Review | Dread Nautical
Late last year, Dread Nautical was released on the Apple Arcade gaming service. Now this cartoonish RPG from Zen Studios finds its way onto consoles and PC. Is it worth checking out now that it’s available on more platforms?
The game tasks players with solving the mystery of the events on the cruise ship they’re on while battling monsters in a turn-based format. There are four main characters to choose from, each with their own special abilities and starting attributes. As you plunge further into the ship’s decks, you can recruit additional party members with their own unique capabilities. These characters add to the player’s advantage by having more firepower, inventory slots, and overwhelming enemies by attacking them from all sides. Dread Nautical’s difficulty isn’t too steep for those familiar with similar turn-based games such as XCOM or Darkest Dungeon. Despite this, the difficulty really increases about halfway through. But is it worth making it that far or beyond?
Even though there are some positive aspects to the game, the negative elements obscure them. In general, the game feels clunky. Free movement, turns in combat, conversations, and menu navigation all feel slower and less crisp than they should. The graphics have a cartoonish aesthetic to them, but it doesn’t feel distinct or pleasing to look at. For example, the first human character that you interact with has massive forearms that look weird given the shape of the rest of his body. This applies in some shape or fashion to the majority of the characters that end up looking more like caricatures. The story and in-game dialogue are problematic as well. The narrative isn’t entertaining enough to spend time with conversations, and speaking to side characters about their perception of the ship and its inhabitants doesn’t feel crucial.

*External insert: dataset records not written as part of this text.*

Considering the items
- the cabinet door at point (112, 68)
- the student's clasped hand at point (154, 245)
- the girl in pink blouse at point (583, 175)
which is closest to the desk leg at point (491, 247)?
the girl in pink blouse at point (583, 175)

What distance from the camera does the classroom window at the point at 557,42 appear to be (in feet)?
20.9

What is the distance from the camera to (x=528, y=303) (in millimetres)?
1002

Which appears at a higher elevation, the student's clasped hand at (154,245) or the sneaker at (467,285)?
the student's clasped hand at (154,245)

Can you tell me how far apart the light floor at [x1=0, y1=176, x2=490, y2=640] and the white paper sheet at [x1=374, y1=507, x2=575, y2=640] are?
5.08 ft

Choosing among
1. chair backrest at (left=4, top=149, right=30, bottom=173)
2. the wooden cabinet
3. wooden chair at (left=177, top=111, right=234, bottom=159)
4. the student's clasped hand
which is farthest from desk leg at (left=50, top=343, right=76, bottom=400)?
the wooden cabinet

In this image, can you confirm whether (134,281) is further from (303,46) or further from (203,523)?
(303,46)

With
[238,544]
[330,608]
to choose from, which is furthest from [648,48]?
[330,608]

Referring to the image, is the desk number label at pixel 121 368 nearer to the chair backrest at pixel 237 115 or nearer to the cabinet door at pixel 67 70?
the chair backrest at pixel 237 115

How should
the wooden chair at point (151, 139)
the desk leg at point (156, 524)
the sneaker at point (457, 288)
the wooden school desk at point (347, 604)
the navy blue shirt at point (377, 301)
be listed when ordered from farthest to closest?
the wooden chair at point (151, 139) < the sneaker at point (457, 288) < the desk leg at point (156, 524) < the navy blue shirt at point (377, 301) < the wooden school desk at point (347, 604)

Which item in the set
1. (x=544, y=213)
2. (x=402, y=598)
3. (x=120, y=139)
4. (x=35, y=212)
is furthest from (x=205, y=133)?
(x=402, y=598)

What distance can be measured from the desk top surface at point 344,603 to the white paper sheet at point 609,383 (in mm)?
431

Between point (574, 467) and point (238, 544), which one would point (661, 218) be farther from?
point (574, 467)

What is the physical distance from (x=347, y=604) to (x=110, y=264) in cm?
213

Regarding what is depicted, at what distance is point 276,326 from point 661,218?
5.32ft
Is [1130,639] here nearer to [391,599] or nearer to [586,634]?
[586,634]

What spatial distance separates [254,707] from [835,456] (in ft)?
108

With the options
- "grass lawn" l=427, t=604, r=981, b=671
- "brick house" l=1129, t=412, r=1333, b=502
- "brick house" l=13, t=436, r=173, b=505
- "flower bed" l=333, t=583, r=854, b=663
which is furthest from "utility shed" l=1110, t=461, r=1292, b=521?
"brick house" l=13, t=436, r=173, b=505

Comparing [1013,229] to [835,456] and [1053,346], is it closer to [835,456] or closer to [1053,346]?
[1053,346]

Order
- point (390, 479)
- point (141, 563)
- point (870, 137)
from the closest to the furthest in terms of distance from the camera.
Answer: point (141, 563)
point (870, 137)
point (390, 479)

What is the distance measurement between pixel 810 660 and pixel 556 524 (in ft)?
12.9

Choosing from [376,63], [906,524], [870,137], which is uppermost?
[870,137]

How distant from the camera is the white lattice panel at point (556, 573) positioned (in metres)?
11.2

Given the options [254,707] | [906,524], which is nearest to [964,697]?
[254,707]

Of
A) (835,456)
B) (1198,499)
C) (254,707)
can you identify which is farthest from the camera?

The game does get going after a few levels when you’re able to upgrade your home base and party members. I especially enjoyed that Fargo Drexler, the main character I chose, sounds like a combination of Mike Ehrmantraut from Breaking Bad/Better Call Saul and Humphrey Bogart in Casablanca.
At the end of the day, Dread Nautical suffers from repetition, a big spike in difficulty, and a clunky interface. It’s really a tough one to recommend. As mentioned earlier, XCOM or Darkest Dungeon are a much better use of your time. Unless you are looking for a watered down (pun intended) and less enjoyable version of those games, steer clear (another pun intended) of this one.